CDO University Data Management

When Too Much Data Obfuscates the Obvious

By Paul Mah
May 08, 2022

An overwhelming deluge of data is undermining the credibility of science, says Gary Smith, an economics professor and author of a couple of books on data science.

At a time when organizations around the world are turning to data-driven insights and investing in analytics solutions, Smith made this dire assertion in a contributed opinion piece on Bloomberg, citing an array of eventually debunked studies published in reputable journals.

More data than ever

But first, some context for readers who might be less versed with the state of data science and big data: While the topic of “big data” is hardly new, there is arguably a massive uptick over the last few years in the volume of data organizations collect, manage, and analyze.

From surveillance video, sales records, and manufacturing efficiency to production schedules, businesses are doing their utmost to leverage their data. They are also increasingly turning to technologies such as IoT to extract even more data from retail shops, manufacturing environments, and agriculture farms.

The idea is that hidden within this vast repository of data are nuggets of valuable insights to either unlock outsized rewards or increase efficiency by a few percentage points and tangibly impact the bottom line. One might argue that data is the new digital transformation.

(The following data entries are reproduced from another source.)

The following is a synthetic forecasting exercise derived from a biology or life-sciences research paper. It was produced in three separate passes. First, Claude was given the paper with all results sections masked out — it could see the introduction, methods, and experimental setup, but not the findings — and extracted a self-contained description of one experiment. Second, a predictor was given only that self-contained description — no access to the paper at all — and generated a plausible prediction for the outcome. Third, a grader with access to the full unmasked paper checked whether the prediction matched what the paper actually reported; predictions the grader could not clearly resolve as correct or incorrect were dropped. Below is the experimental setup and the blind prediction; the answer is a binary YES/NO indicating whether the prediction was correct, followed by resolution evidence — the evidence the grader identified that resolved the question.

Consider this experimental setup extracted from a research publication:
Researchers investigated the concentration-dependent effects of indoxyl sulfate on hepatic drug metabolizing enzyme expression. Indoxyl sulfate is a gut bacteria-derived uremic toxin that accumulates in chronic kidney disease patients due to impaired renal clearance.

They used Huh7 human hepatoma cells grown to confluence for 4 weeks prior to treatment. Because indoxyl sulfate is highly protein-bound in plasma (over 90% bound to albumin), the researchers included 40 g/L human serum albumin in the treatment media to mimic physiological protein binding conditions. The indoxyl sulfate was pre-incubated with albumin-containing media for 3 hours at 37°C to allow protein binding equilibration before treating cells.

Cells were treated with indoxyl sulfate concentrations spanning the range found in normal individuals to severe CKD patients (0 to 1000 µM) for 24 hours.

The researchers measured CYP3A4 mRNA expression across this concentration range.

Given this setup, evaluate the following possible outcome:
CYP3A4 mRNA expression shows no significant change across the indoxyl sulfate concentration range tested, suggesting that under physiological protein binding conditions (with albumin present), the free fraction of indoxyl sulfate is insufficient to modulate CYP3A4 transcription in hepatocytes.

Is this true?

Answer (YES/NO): NO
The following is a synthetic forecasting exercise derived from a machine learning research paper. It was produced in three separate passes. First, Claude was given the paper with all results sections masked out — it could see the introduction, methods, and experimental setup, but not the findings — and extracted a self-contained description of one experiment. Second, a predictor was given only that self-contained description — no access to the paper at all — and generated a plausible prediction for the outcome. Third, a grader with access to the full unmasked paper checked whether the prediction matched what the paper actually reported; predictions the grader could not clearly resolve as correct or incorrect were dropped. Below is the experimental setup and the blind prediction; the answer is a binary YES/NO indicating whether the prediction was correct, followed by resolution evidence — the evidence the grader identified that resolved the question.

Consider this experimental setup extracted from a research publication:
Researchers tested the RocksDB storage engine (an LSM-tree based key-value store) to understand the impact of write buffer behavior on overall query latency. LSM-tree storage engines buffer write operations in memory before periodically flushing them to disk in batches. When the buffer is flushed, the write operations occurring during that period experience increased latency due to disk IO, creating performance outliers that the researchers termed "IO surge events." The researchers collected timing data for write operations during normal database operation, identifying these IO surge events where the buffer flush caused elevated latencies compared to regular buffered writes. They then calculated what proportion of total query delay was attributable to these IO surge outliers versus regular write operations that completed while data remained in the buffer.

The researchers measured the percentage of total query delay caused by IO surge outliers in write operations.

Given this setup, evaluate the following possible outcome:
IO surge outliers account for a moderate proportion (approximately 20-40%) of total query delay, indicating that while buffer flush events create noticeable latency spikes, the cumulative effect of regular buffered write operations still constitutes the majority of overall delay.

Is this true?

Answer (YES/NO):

Of course, this burgeoning cache of data must be stored somewhere, and tools that make it easier to store, manipulate or analyze data will give organizations an edge over their rivals. Unsurprisingly, some of the biggest names in the data space such as Snowflake and Databricks are known for their ability to process and analyze data faster and more flexibly than traditional solutions.

For now, the incredible growth shows no sign of abating. Indeed, recent reports predict big data market volume to exceed USD100 billion over the next five years.

Drawing inferences from random data

But back to the story about why too much data could end up undermining science. According to Smith, a too-low threshold for statistical significance – arbitrarily pegged over a hundred years ago at a five percent probability that outcomes might happen by chance – culminated in the publication of untold studies that drew eyebrow-raising and subsequently debunked conclusions.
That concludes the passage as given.